Target training takes advantage of the natural behaviour of horses to investigate novel objects. We can carefully present a target prop to a horse or put a target prop on the ground near to the horse and by bridging and rewarding his voluntary approach to investigate it by looking at, sniffing or touching it with his nose (or feet if we are using something we want him to put his feet onto) we can teach the horse that his behaviour of touching this object will be positively reinforced.

missay-on-target-cone

This is all done with no pressure being put on the horse to approach the target, as none is needed. This is actually one of the most natural ways of creating behaviour – allowing a horse to perform what is a perfectly natural investigative behaviour when presented with novel objects.

Targeting can be used to form every behaviour for which aversive stimulation is normally used. It can be used for groundwork whether in hand or at liberty, and for ridden work, with or without anything on the head of the horse. We can use stationary targets such as cones or mats or dressage arena letters, and we can use a stick with a target on the end of it for teaching movements.

Once the horse learns that he will be positively reinforced for touching a specific body part to or being near the target, or for following a moving target (all of which takes seconds for most horses to learn), or for stepping on a target, we can use this to influence the movement of all or part of the horse. Having formed the behaviour using a target we can then substitute an alternative cue (visual, voice, touch) so as to reproduce the behaviour, and discontinue the use of the target. The target is just a way to show the horse where to be and what to do, and once that behaviour is on a cue the target prop can be faded out of the picture and is no longer needed to get the behaviour to happen, because the cue now achieves that purpose.

Done well, and built up into more complex behaviours over time, it is a very easy way to influence the movement and posture of a horse without the tension or anxiety that arises when the horse is vigilantly looking out for aversives, such as in a situation in which the people he is with are the source of routine aversive stimuli – so much so that for the horse, people come to have significant threat potential.

Targeting can be used to teach all ground work and ridden movements – catching, haltering, leading over any surface or into a trailer, for teaching halt and standing still, backing up, moving the front end away, disengaging or moving the hindquarters over, circling, straightness on circles, stepping under behind, crossing over in front, lunging, long lining, moving in a forward-down stretched posture, for shoulder in, haunches in, side-pass, rein cues for turns to left and right, shifting the weight back, lateral and vertical flexion, walk, trot, canter, jumping, back and leg and abdominal muscle engagement.

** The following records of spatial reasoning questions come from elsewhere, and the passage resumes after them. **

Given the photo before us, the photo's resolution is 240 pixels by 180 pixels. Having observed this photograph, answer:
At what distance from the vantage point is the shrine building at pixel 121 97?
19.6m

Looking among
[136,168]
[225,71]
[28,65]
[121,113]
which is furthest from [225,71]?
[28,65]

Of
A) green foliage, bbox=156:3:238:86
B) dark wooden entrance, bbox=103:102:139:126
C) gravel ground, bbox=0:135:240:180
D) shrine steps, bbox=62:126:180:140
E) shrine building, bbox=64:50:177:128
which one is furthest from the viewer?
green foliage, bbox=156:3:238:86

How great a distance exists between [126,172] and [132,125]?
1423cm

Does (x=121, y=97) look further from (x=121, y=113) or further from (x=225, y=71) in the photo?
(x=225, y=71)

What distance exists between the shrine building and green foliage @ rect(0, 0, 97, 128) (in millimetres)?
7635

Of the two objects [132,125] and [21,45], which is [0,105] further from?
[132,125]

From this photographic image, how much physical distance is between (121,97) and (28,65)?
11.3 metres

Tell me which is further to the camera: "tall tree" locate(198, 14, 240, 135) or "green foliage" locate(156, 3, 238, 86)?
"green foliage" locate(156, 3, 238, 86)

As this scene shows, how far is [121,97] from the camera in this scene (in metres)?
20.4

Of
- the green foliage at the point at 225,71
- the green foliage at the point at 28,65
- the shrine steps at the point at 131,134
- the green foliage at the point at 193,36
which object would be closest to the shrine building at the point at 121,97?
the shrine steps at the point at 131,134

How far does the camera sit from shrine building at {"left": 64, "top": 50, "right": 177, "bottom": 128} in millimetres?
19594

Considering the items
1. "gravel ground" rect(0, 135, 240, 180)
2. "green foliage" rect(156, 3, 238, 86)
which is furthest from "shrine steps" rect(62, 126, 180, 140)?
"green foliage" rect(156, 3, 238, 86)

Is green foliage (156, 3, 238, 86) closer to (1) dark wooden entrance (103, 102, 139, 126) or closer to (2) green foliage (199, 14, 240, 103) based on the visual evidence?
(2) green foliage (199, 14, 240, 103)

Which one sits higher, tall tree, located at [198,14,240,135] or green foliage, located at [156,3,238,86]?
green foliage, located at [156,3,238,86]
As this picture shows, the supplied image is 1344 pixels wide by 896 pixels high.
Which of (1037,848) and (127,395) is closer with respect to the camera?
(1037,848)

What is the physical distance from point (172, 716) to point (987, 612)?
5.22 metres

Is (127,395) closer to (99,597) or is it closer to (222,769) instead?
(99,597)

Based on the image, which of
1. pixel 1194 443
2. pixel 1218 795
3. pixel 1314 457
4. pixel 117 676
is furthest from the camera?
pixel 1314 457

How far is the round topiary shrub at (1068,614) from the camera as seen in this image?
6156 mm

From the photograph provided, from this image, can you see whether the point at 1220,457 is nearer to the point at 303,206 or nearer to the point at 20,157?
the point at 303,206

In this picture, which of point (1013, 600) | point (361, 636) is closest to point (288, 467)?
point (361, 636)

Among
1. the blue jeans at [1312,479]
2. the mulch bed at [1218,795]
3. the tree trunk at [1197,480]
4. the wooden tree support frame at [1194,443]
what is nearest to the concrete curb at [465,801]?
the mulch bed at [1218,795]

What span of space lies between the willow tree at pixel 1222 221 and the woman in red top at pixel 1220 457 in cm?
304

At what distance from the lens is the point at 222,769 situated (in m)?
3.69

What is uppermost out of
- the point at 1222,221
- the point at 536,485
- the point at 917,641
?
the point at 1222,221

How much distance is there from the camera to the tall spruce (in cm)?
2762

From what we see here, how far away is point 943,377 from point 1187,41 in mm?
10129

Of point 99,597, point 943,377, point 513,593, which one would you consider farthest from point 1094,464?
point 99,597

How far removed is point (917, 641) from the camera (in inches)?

Name something that you want the horse to do by way of moving his body (or keeping it still) and it can be trained with imagination and with bridge and target training.

For the most part, what we want to do with horses either involves them being really good at standing still and relaxing or it involves influencing their movement in all directions at all paces, in time and space.

To have that biomechanically healthy movement we need the horse to have the right kind of balanced, relaxed energy and enthusiasm.

If you have yet to learn how to incorporate target training into your way of training your horse, don’t miss out on some fabulous ways to make both every day handling and biomechanically healthy movement easy and enjoyable for your horse, without pressure.